The car is engineered to start with 85% battery state-of-charge, so recuperation is possible in almost every driving situation. Depending on the racetrack, this means that more than 50% of the energy can be recovered and is available for use.
The steering is electrified, with an electric power steering torque sensor receives the driver’s intended directional change as a signal to the control unit that calculates optimum assistance. An integrated air jack system facilitates quick tire changes or repairs, with compressed air connections located in the C-pillars.
Sustainable body and high-tech interior
The design of the concept car’s body focused on CO2 reduction and sustainability. It is largely made of natural-fiber-reinforced plastic (NFRP), the basic material of which is from farmed flax fibers. NFRP is used for the front spoiler lip, diffuser, and side skirts, and for the interior door panels, rear bulkhead, and seat.
The material is the result of a collaboration among Porsche, the German Federal Ministry of Food and Agriculture (BMEL), the Fraunhofer WKI, and Swiss-based Bcomp that began in 2016, the aim being to make biofiber composite material suitable for automotive use. The early 2019 Porsche 718 Cayman GT4 Clubsport is said to be the first series-produced racing car to feature biofiber composite body panels.
The Mission R body features a further development of PAA (Porsche Active Aerodynamics) with DRS (Drag Reduction System). It comprises three louvers in each of the two side air intakes on the nose section as well as an adjustable, two-section rear wing.
The safety structure made of carbon-fiber composite material combines high protection potential for the driver, with low weight and a distinctive look. Porsche engineers and designers have named the carbon roof structure, which combines the safety cage and roof skin, the “exoskeleton.”

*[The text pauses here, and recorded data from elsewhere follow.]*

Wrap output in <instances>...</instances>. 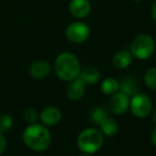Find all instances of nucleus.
<instances>
[{
  "mask_svg": "<svg viewBox=\"0 0 156 156\" xmlns=\"http://www.w3.org/2000/svg\"><path fill=\"white\" fill-rule=\"evenodd\" d=\"M51 139V134L48 126L41 123H31L23 129V144L34 152L46 151L50 147Z\"/></svg>",
  "mask_w": 156,
  "mask_h": 156,
  "instance_id": "nucleus-1",
  "label": "nucleus"
},
{
  "mask_svg": "<svg viewBox=\"0 0 156 156\" xmlns=\"http://www.w3.org/2000/svg\"><path fill=\"white\" fill-rule=\"evenodd\" d=\"M82 69L79 58L70 51L61 52L54 61V71L60 80L70 82L79 76Z\"/></svg>",
  "mask_w": 156,
  "mask_h": 156,
  "instance_id": "nucleus-2",
  "label": "nucleus"
},
{
  "mask_svg": "<svg viewBox=\"0 0 156 156\" xmlns=\"http://www.w3.org/2000/svg\"><path fill=\"white\" fill-rule=\"evenodd\" d=\"M103 141H104V135L101 133L100 129L88 127L83 129L79 134L76 144L81 152L90 155L100 150L101 147L103 146Z\"/></svg>",
  "mask_w": 156,
  "mask_h": 156,
  "instance_id": "nucleus-3",
  "label": "nucleus"
},
{
  "mask_svg": "<svg viewBox=\"0 0 156 156\" xmlns=\"http://www.w3.org/2000/svg\"><path fill=\"white\" fill-rule=\"evenodd\" d=\"M155 41L150 34L141 33L138 34L133 39L129 48V52L133 55V58L137 60H148L154 54L155 52Z\"/></svg>",
  "mask_w": 156,
  "mask_h": 156,
  "instance_id": "nucleus-4",
  "label": "nucleus"
},
{
  "mask_svg": "<svg viewBox=\"0 0 156 156\" xmlns=\"http://www.w3.org/2000/svg\"><path fill=\"white\" fill-rule=\"evenodd\" d=\"M65 36L71 43L82 44L86 41L90 36V28L86 23L79 19V20L72 21L67 26L65 30Z\"/></svg>",
  "mask_w": 156,
  "mask_h": 156,
  "instance_id": "nucleus-5",
  "label": "nucleus"
},
{
  "mask_svg": "<svg viewBox=\"0 0 156 156\" xmlns=\"http://www.w3.org/2000/svg\"><path fill=\"white\" fill-rule=\"evenodd\" d=\"M129 109L137 118H146L152 111V101L146 94L137 93L129 98Z\"/></svg>",
  "mask_w": 156,
  "mask_h": 156,
  "instance_id": "nucleus-6",
  "label": "nucleus"
},
{
  "mask_svg": "<svg viewBox=\"0 0 156 156\" xmlns=\"http://www.w3.org/2000/svg\"><path fill=\"white\" fill-rule=\"evenodd\" d=\"M62 119V112L58 107L49 105L44 107L39 113V121L46 126H54Z\"/></svg>",
  "mask_w": 156,
  "mask_h": 156,
  "instance_id": "nucleus-7",
  "label": "nucleus"
},
{
  "mask_svg": "<svg viewBox=\"0 0 156 156\" xmlns=\"http://www.w3.org/2000/svg\"><path fill=\"white\" fill-rule=\"evenodd\" d=\"M129 108V97L121 91L112 94L109 100V109L115 115H123Z\"/></svg>",
  "mask_w": 156,
  "mask_h": 156,
  "instance_id": "nucleus-8",
  "label": "nucleus"
},
{
  "mask_svg": "<svg viewBox=\"0 0 156 156\" xmlns=\"http://www.w3.org/2000/svg\"><path fill=\"white\" fill-rule=\"evenodd\" d=\"M68 10L74 18L83 19L90 14L91 3L89 0H70Z\"/></svg>",
  "mask_w": 156,
  "mask_h": 156,
  "instance_id": "nucleus-9",
  "label": "nucleus"
},
{
  "mask_svg": "<svg viewBox=\"0 0 156 156\" xmlns=\"http://www.w3.org/2000/svg\"><path fill=\"white\" fill-rule=\"evenodd\" d=\"M85 93H86V85L79 78L70 81L66 88V96L71 101L81 100L85 96Z\"/></svg>",
  "mask_w": 156,
  "mask_h": 156,
  "instance_id": "nucleus-10",
  "label": "nucleus"
},
{
  "mask_svg": "<svg viewBox=\"0 0 156 156\" xmlns=\"http://www.w3.org/2000/svg\"><path fill=\"white\" fill-rule=\"evenodd\" d=\"M30 76L35 80H43L47 78L51 72V65L46 60L34 61L29 68Z\"/></svg>",
  "mask_w": 156,
  "mask_h": 156,
  "instance_id": "nucleus-11",
  "label": "nucleus"
},
{
  "mask_svg": "<svg viewBox=\"0 0 156 156\" xmlns=\"http://www.w3.org/2000/svg\"><path fill=\"white\" fill-rule=\"evenodd\" d=\"M79 79L85 83V85H94L100 81L101 73L98 68L96 67H86L81 69L80 74L78 76Z\"/></svg>",
  "mask_w": 156,
  "mask_h": 156,
  "instance_id": "nucleus-12",
  "label": "nucleus"
},
{
  "mask_svg": "<svg viewBox=\"0 0 156 156\" xmlns=\"http://www.w3.org/2000/svg\"><path fill=\"white\" fill-rule=\"evenodd\" d=\"M132 61H133V55L127 50H120V51L116 52L112 58L114 67H116L117 69L127 68L132 64Z\"/></svg>",
  "mask_w": 156,
  "mask_h": 156,
  "instance_id": "nucleus-13",
  "label": "nucleus"
},
{
  "mask_svg": "<svg viewBox=\"0 0 156 156\" xmlns=\"http://www.w3.org/2000/svg\"><path fill=\"white\" fill-rule=\"evenodd\" d=\"M119 91L125 94L129 98L135 94L139 93L137 80L133 76H125L119 82Z\"/></svg>",
  "mask_w": 156,
  "mask_h": 156,
  "instance_id": "nucleus-14",
  "label": "nucleus"
},
{
  "mask_svg": "<svg viewBox=\"0 0 156 156\" xmlns=\"http://www.w3.org/2000/svg\"><path fill=\"white\" fill-rule=\"evenodd\" d=\"M100 126V131L101 133L104 136H107V137H112V136H115L116 134L119 131V125H118V122L116 121L114 118L107 117L99 124Z\"/></svg>",
  "mask_w": 156,
  "mask_h": 156,
  "instance_id": "nucleus-15",
  "label": "nucleus"
},
{
  "mask_svg": "<svg viewBox=\"0 0 156 156\" xmlns=\"http://www.w3.org/2000/svg\"><path fill=\"white\" fill-rule=\"evenodd\" d=\"M100 89L106 96H112V94L119 91V81H117L114 78H111V76L109 78H105L101 82Z\"/></svg>",
  "mask_w": 156,
  "mask_h": 156,
  "instance_id": "nucleus-16",
  "label": "nucleus"
},
{
  "mask_svg": "<svg viewBox=\"0 0 156 156\" xmlns=\"http://www.w3.org/2000/svg\"><path fill=\"white\" fill-rule=\"evenodd\" d=\"M107 117H108V112H107V109L104 106L94 107L90 113V120L97 125L100 124Z\"/></svg>",
  "mask_w": 156,
  "mask_h": 156,
  "instance_id": "nucleus-17",
  "label": "nucleus"
},
{
  "mask_svg": "<svg viewBox=\"0 0 156 156\" xmlns=\"http://www.w3.org/2000/svg\"><path fill=\"white\" fill-rule=\"evenodd\" d=\"M144 83L152 90H156V67H152L144 73Z\"/></svg>",
  "mask_w": 156,
  "mask_h": 156,
  "instance_id": "nucleus-18",
  "label": "nucleus"
},
{
  "mask_svg": "<svg viewBox=\"0 0 156 156\" xmlns=\"http://www.w3.org/2000/svg\"><path fill=\"white\" fill-rule=\"evenodd\" d=\"M13 124H14V120L9 114L0 115V132L1 133H5V132L10 131L13 127Z\"/></svg>",
  "mask_w": 156,
  "mask_h": 156,
  "instance_id": "nucleus-19",
  "label": "nucleus"
},
{
  "mask_svg": "<svg viewBox=\"0 0 156 156\" xmlns=\"http://www.w3.org/2000/svg\"><path fill=\"white\" fill-rule=\"evenodd\" d=\"M23 119L30 124L35 123V122H37V120H39V114L35 108L29 107L23 112Z\"/></svg>",
  "mask_w": 156,
  "mask_h": 156,
  "instance_id": "nucleus-20",
  "label": "nucleus"
},
{
  "mask_svg": "<svg viewBox=\"0 0 156 156\" xmlns=\"http://www.w3.org/2000/svg\"><path fill=\"white\" fill-rule=\"evenodd\" d=\"M6 147H8V141H6V138L4 136L3 133L0 132V155L3 154L6 150Z\"/></svg>",
  "mask_w": 156,
  "mask_h": 156,
  "instance_id": "nucleus-21",
  "label": "nucleus"
},
{
  "mask_svg": "<svg viewBox=\"0 0 156 156\" xmlns=\"http://www.w3.org/2000/svg\"><path fill=\"white\" fill-rule=\"evenodd\" d=\"M151 141H152V144L156 147V126L153 129L152 134H151Z\"/></svg>",
  "mask_w": 156,
  "mask_h": 156,
  "instance_id": "nucleus-22",
  "label": "nucleus"
},
{
  "mask_svg": "<svg viewBox=\"0 0 156 156\" xmlns=\"http://www.w3.org/2000/svg\"><path fill=\"white\" fill-rule=\"evenodd\" d=\"M151 15H152V18L156 21V0L154 1L152 5V10H151Z\"/></svg>",
  "mask_w": 156,
  "mask_h": 156,
  "instance_id": "nucleus-23",
  "label": "nucleus"
},
{
  "mask_svg": "<svg viewBox=\"0 0 156 156\" xmlns=\"http://www.w3.org/2000/svg\"><path fill=\"white\" fill-rule=\"evenodd\" d=\"M152 119H153V121L156 123V109L153 112V114H152Z\"/></svg>",
  "mask_w": 156,
  "mask_h": 156,
  "instance_id": "nucleus-24",
  "label": "nucleus"
},
{
  "mask_svg": "<svg viewBox=\"0 0 156 156\" xmlns=\"http://www.w3.org/2000/svg\"><path fill=\"white\" fill-rule=\"evenodd\" d=\"M79 156H89V154H86V153H82V154H80Z\"/></svg>",
  "mask_w": 156,
  "mask_h": 156,
  "instance_id": "nucleus-25",
  "label": "nucleus"
},
{
  "mask_svg": "<svg viewBox=\"0 0 156 156\" xmlns=\"http://www.w3.org/2000/svg\"><path fill=\"white\" fill-rule=\"evenodd\" d=\"M134 1H137L138 2V1H141V0H134Z\"/></svg>",
  "mask_w": 156,
  "mask_h": 156,
  "instance_id": "nucleus-26",
  "label": "nucleus"
},
{
  "mask_svg": "<svg viewBox=\"0 0 156 156\" xmlns=\"http://www.w3.org/2000/svg\"><path fill=\"white\" fill-rule=\"evenodd\" d=\"M153 1H155V0H153Z\"/></svg>",
  "mask_w": 156,
  "mask_h": 156,
  "instance_id": "nucleus-27",
  "label": "nucleus"
}]
</instances>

The center section of the seat is partly produced by a 3D printer. The driver’s seat is actively ventilated and upholstered in breathable fabric made using a resource-saving 3D knitting process.
In the Mission R, the helmet can be placed on a specially designed holder, which is positioned where the passenger headrest would be in a standard vehicle. During a break from racing, the helmet is first disinfected and then dried.
Racing and gaming
Video and gaming figure heavily in the design of the interior, with more than the normal dose of high tech for drivers and fans.
A display between the controls on the steering wheel shows the driver relevant data during the race. The monitor above the steering column shows the images from the side-mirror cameras and central rear-view mirror camera. A touch display to the right of the seat can provide info such as the driver’s biometric data. Other interior cameras can provide video for live-stream transmissions.
Porsche is aiming to bring real and virtual racing closer together with the Mission R. The monocoque driver’s module in the same form doubles as an esports simulator.